Next, we load a model and corresponding processor from the hub.

We will specify a quantization config to load the model in 4 bits. Please refer to this [guide](https://huggingface.co/blog/4bit-transformers-bitsandbytes) for more details.

In [4]:
from transformers import BitsAndBytesConfig, LlavaNextVideoForConditionalGeneration, LlavaNextVideoProcessor
import torch

quantization_config = BitsAndBytesConfig(
    load_in_4bit=True,
    bnb_4bit_compute_dtype=torch.float16
)

processor = LlavaNextVideoProcessor.from_pretrained("llava-hf/LLaVA-NeXT-Video-7B-hf")
model = LlavaNextVideoForConditionalGeneration.from_pretrained(
    "llava-hf/LLaVA-NeXT-Video-7B-hf",
    quantization_config=quantization_config,
    device_map='auto'
)

The secret `HF_TOKEN` does not exist in your Colab secrets.
To authenticate with the Hugging Face Hub, create a token in your settings tab (https://huggingface.co/settings/tokens), set it as secret in your Google Colab and restart your session.
You will be able to reuse this secret in all of your notebooks.
Please note that authentication is recommended but still optional to access public models or datasets.


Loading checkpoint shards:   0%|          | 0/3 [00:00<?, ?it/s]

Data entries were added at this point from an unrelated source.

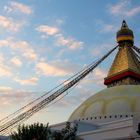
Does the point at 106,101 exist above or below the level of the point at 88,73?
below

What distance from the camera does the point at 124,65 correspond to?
52812 mm

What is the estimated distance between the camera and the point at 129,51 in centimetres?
5466

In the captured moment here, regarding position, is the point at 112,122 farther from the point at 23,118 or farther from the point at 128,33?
the point at 128,33

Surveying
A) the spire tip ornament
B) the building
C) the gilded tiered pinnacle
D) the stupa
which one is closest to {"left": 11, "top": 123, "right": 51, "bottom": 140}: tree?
the building

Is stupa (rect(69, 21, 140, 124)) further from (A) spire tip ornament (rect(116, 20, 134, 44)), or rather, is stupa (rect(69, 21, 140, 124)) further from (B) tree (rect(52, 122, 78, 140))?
(B) tree (rect(52, 122, 78, 140))

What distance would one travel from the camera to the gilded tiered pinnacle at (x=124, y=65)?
5134 cm

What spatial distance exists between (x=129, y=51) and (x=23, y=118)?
23401mm

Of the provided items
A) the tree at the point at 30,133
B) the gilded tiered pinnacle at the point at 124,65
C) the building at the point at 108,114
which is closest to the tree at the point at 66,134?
the building at the point at 108,114

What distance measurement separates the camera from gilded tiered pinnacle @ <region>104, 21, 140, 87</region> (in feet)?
168

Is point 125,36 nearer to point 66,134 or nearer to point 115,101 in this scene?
point 115,101

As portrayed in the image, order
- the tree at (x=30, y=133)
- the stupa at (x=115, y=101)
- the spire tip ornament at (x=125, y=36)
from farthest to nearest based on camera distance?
1. the spire tip ornament at (x=125, y=36)
2. the stupa at (x=115, y=101)
3. the tree at (x=30, y=133)

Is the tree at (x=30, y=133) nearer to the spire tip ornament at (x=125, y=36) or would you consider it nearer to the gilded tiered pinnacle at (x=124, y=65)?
the gilded tiered pinnacle at (x=124, y=65)

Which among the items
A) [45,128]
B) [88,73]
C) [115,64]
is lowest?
[45,128]

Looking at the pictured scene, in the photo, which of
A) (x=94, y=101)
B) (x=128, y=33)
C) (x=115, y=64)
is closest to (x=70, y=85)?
(x=94, y=101)
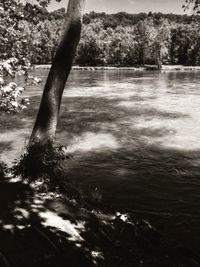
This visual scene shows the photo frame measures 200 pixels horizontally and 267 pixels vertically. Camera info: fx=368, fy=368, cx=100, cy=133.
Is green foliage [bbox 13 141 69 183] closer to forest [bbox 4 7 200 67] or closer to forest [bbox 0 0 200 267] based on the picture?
forest [bbox 0 0 200 267]

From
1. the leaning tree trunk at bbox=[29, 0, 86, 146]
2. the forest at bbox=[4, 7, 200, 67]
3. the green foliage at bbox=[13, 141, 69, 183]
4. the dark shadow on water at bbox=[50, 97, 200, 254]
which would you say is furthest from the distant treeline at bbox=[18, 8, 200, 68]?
the green foliage at bbox=[13, 141, 69, 183]

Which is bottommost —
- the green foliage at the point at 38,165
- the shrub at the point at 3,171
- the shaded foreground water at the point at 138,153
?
the shaded foreground water at the point at 138,153

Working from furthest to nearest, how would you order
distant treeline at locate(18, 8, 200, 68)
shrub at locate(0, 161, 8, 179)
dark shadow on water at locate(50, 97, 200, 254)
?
distant treeline at locate(18, 8, 200, 68), shrub at locate(0, 161, 8, 179), dark shadow on water at locate(50, 97, 200, 254)

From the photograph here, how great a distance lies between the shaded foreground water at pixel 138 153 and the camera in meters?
10.5

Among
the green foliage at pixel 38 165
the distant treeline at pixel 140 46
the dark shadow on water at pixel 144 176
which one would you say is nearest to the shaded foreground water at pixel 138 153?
the dark shadow on water at pixel 144 176

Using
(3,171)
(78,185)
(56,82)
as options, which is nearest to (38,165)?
(3,171)

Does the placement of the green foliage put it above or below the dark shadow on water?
above

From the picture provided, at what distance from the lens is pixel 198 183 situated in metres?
13.0

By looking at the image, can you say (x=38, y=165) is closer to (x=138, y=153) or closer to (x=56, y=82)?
(x=56, y=82)

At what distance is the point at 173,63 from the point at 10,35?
12408 cm

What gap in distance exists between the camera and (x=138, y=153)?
17188mm

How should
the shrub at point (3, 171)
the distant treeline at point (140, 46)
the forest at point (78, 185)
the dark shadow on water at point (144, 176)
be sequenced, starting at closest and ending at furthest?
the forest at point (78, 185)
the dark shadow on water at point (144, 176)
the shrub at point (3, 171)
the distant treeline at point (140, 46)

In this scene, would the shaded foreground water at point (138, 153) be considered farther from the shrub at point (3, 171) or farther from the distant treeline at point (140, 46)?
the distant treeline at point (140, 46)

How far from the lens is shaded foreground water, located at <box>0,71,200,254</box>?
34.6ft
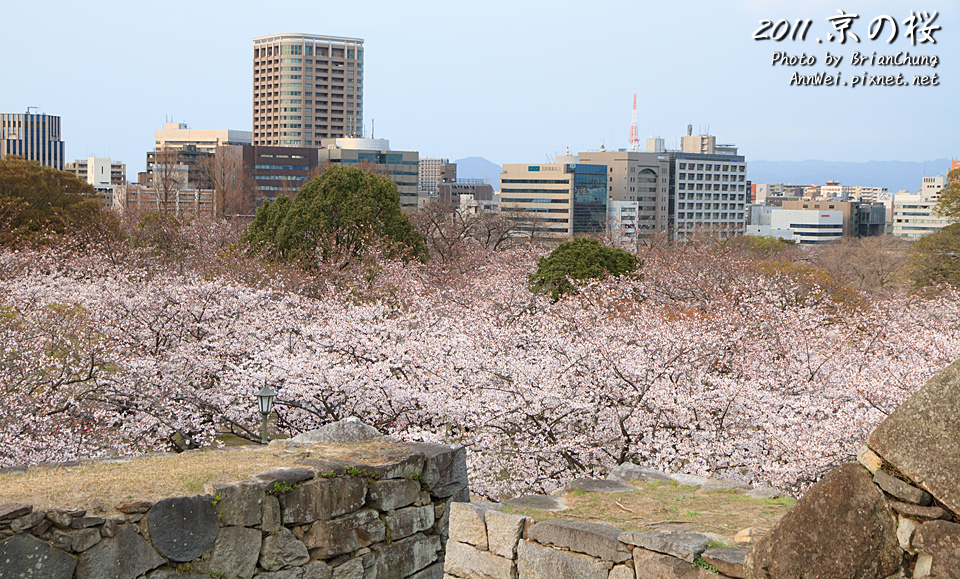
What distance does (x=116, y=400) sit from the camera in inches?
535

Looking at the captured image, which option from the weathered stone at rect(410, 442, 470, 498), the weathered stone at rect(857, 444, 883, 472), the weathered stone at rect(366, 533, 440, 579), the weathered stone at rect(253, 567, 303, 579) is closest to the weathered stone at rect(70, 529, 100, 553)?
the weathered stone at rect(253, 567, 303, 579)

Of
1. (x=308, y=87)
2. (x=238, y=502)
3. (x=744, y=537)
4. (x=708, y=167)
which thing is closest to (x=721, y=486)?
(x=744, y=537)

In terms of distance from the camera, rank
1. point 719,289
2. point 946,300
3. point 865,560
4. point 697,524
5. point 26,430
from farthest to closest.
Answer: point 719,289 → point 946,300 → point 26,430 → point 697,524 → point 865,560

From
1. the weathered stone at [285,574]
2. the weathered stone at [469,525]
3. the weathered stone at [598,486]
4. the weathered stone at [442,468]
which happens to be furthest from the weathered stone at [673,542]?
the weathered stone at [285,574]

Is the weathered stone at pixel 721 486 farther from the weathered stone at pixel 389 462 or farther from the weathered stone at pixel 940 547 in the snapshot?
the weathered stone at pixel 940 547

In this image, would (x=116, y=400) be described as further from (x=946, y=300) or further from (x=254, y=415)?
(x=946, y=300)

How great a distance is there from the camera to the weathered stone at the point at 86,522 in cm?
687

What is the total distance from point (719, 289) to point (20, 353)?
1696 cm

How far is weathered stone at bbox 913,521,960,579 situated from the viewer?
4.02 meters

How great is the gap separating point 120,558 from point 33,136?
671 ft

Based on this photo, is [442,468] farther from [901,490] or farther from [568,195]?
[568,195]

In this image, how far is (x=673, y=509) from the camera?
6.83 m

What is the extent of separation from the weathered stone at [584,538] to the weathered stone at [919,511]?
2182mm

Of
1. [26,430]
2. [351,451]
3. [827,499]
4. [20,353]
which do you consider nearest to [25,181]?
[20,353]
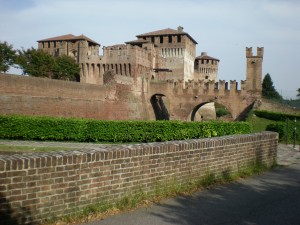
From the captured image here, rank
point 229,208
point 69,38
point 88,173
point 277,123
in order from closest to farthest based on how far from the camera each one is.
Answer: point 88,173 < point 229,208 < point 277,123 < point 69,38

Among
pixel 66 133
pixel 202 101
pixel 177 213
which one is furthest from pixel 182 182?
pixel 202 101

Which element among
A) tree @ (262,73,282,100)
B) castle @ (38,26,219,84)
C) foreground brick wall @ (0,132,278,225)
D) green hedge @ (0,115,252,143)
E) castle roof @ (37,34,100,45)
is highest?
castle roof @ (37,34,100,45)

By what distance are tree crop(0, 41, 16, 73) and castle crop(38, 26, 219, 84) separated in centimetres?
1051

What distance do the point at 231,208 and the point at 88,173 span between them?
8.26 ft

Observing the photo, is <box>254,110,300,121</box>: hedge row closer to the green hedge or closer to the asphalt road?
the green hedge

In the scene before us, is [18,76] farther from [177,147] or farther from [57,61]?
[57,61]

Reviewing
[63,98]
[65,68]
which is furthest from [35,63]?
[63,98]

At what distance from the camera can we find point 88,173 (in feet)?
16.8

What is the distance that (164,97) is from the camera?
47.5 meters

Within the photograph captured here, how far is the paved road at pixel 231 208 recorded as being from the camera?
5258 mm

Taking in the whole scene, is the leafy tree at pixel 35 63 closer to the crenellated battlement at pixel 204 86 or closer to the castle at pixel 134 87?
the castle at pixel 134 87

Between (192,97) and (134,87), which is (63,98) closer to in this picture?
(134,87)

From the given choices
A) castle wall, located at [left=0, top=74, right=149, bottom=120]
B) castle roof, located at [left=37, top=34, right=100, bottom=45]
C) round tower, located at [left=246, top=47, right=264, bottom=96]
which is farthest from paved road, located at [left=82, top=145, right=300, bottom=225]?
castle roof, located at [left=37, top=34, right=100, bottom=45]

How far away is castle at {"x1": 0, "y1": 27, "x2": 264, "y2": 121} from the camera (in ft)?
84.3
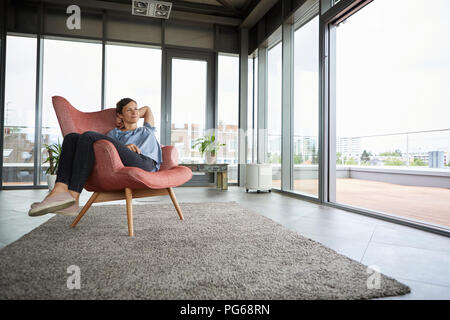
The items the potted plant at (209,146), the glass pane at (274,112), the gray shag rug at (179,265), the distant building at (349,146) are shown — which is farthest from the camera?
the distant building at (349,146)

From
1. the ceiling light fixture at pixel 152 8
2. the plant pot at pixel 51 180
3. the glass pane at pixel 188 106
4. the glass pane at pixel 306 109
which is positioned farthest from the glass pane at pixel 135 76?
the glass pane at pixel 306 109

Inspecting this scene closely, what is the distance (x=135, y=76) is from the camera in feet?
16.6

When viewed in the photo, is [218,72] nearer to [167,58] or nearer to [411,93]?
[167,58]

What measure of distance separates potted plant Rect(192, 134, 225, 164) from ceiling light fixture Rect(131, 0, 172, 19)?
2.07 meters

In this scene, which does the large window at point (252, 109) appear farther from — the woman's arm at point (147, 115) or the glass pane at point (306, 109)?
the woman's arm at point (147, 115)

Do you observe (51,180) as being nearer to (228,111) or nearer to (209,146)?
(209,146)

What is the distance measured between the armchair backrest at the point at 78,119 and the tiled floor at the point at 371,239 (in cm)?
76

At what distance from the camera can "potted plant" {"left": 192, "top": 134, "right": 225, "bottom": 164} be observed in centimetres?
494

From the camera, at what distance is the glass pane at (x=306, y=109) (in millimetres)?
3565

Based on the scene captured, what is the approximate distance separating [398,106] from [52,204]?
15.9ft

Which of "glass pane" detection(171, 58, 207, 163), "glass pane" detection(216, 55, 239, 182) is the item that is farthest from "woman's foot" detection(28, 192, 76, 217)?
"glass pane" detection(216, 55, 239, 182)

## Preparing the video and image inputs

In order to read the video we'll use `av` and sample 8 frames. You can try to sample more frames if the video is long. The model was trained with 32 frames, but can ingest more as long as we're in the LLM backbone's max sequence length range.

In [5]:
import av
import numpy as np

def read_video_pyav(container, indices):
    '''
    Decode the video with PyAV decoder.

    Args:
        container (av.container.input.InputContainer): PyAV container.
        indices (List[int]): List of frame indices to decode.

    Returns:
        np.ndarray: np array of decoded frames of shape (num_frames, height, width, 3).
    '''
    frames = []
    container.seek(0)
    start_index = indices[0]
    end_index = indices[-1]
    for i, frame in enumerate(container.decode(video=0)):
        if i > end_index:
            break
        if i >= start_index and i in indices:
            frames.append(frame)
    return np.stack([x.to_ndarray(format="rgb24") for x in frames])

In [6]:
import os
import json
import re

def order_videos_by_clip_uid_and_prediction(json_file_path, video_folder_path):
    with open(json_file_path, 'r') as file:
        data = json.load(file)

    queries_info = [
        {"clip_uid": query["clip_uid"], "best_prediction": query["best_prediction"]}
        for query in data.get("top_50_queries", [])
    ]
    video_files = [f for f in os.listdir(video_folder_path) if f.endswith('.mp4')]

    video_mapping = {}
    for video in video_files:
        video_name = os.path.splitext(video)[0]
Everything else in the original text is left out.